### DATASET ENTRIES

[Start]

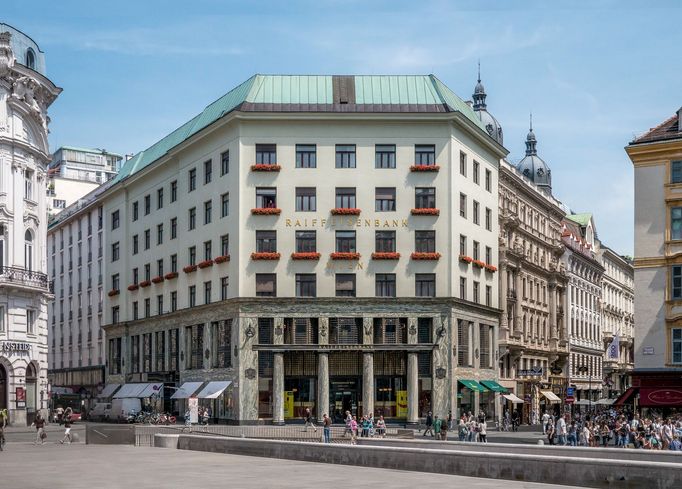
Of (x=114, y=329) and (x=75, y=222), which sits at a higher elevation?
(x=75, y=222)

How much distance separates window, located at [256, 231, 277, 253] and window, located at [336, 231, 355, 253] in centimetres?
455

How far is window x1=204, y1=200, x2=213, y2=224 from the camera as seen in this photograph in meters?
85.1

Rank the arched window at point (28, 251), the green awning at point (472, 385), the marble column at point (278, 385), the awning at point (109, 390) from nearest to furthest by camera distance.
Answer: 1. the marble column at point (278, 385)
2. the green awning at point (472, 385)
3. the arched window at point (28, 251)
4. the awning at point (109, 390)

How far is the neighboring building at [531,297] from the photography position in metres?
101

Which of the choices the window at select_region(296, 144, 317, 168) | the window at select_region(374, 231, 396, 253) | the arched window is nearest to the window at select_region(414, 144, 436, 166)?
the window at select_region(374, 231, 396, 253)

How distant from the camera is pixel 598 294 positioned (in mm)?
143750

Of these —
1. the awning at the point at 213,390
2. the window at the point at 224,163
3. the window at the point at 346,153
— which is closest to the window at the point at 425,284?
the window at the point at 346,153

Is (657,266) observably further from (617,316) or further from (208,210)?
(617,316)

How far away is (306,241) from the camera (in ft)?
263

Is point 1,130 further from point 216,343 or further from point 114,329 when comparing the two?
point 114,329

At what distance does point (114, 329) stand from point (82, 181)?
59673mm

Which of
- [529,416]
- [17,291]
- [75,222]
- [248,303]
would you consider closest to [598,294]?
[529,416]

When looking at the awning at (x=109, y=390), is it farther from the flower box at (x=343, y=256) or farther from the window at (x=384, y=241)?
the window at (x=384, y=241)

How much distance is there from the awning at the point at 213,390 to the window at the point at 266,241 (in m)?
9.93
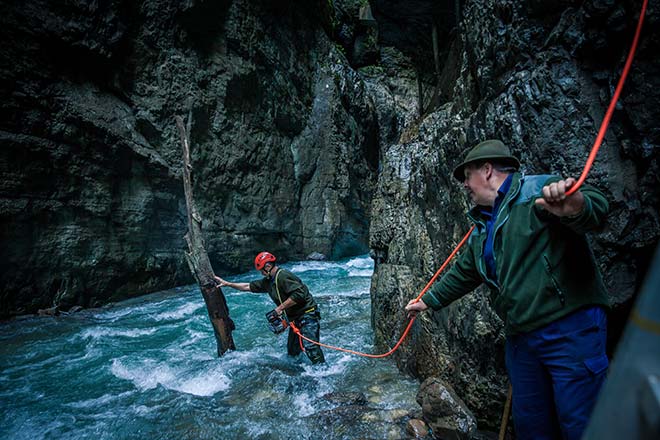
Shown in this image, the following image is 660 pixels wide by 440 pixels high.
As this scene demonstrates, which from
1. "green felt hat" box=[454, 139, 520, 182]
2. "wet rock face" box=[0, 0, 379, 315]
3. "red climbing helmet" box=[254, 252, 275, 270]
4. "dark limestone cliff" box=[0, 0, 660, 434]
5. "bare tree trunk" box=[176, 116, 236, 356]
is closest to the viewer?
"green felt hat" box=[454, 139, 520, 182]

[End]

### PROBLEM REQUIREMENTS
Repeat all the records above exactly, leaving out any pictures.

### CORRECT RESULT
Of (x=114, y=329) and (x=75, y=222), which sits at a higher elevation?
(x=75, y=222)

How much distance separates window, located at [256, 231, 277, 253] and window, located at [336, 231, 355, 253] in centimetres?
455

How far is window x1=204, y1=200, x2=213, y2=224 from the camera as seen in this photograph in meters?
85.1

Rank the arched window at point (28, 251), the green awning at point (472, 385), the marble column at point (278, 385), the awning at point (109, 390) from nearest to furthest by camera distance.
Answer: 1. the marble column at point (278, 385)
2. the green awning at point (472, 385)
3. the arched window at point (28, 251)
4. the awning at point (109, 390)

How far is the neighboring building at [531,297] from the photography position in metres?
101

Which of the choices the window at select_region(296, 144, 317, 168) | the window at select_region(374, 231, 396, 253) | the arched window is nearest to the window at select_region(414, 144, 436, 166)?
the window at select_region(374, 231, 396, 253)

How distant from the camera is pixel 598 294 positioned (in mm)?
143750

Of these —
1. the awning at the point at 213,390
2. the window at the point at 224,163
3. the window at the point at 346,153
— which is closest to the window at the point at 425,284?
the window at the point at 346,153

Is (657,266) observably further from (617,316) or further from (208,210)?
(617,316)

How far away is (306,241) from the camera (in ft)?
263

Is point 1,130 further from point 216,343 or further from point 114,329 when comparing the two?
point 114,329

At what distance does point (114, 329) stand from point (82, 181)?
59673mm

Which of
- [529,416]
- [17,291]
- [75,222]
- [248,303]
would you consider closest to [598,294]?
[529,416]

When looking at the awning at (x=109, y=390), is it farther from the flower box at (x=343, y=256) or farther from the window at (x=384, y=241)?
the window at (x=384, y=241)

How much distance is there from the awning at the point at 213,390 to the window at the point at 266,241 (in m)?
9.93
Shown in this image, the following image is 660 pixels wide by 440 pixels high.
As this scene demonstrates, which from
1. "green felt hat" box=[454, 139, 520, 182]
2. "wet rock face" box=[0, 0, 379, 315]
3. "red climbing helmet" box=[254, 252, 275, 270]
4. "dark limestone cliff" box=[0, 0, 660, 434]
5. "bare tree trunk" box=[176, 116, 236, 356]
is closest to the viewer?
"green felt hat" box=[454, 139, 520, 182]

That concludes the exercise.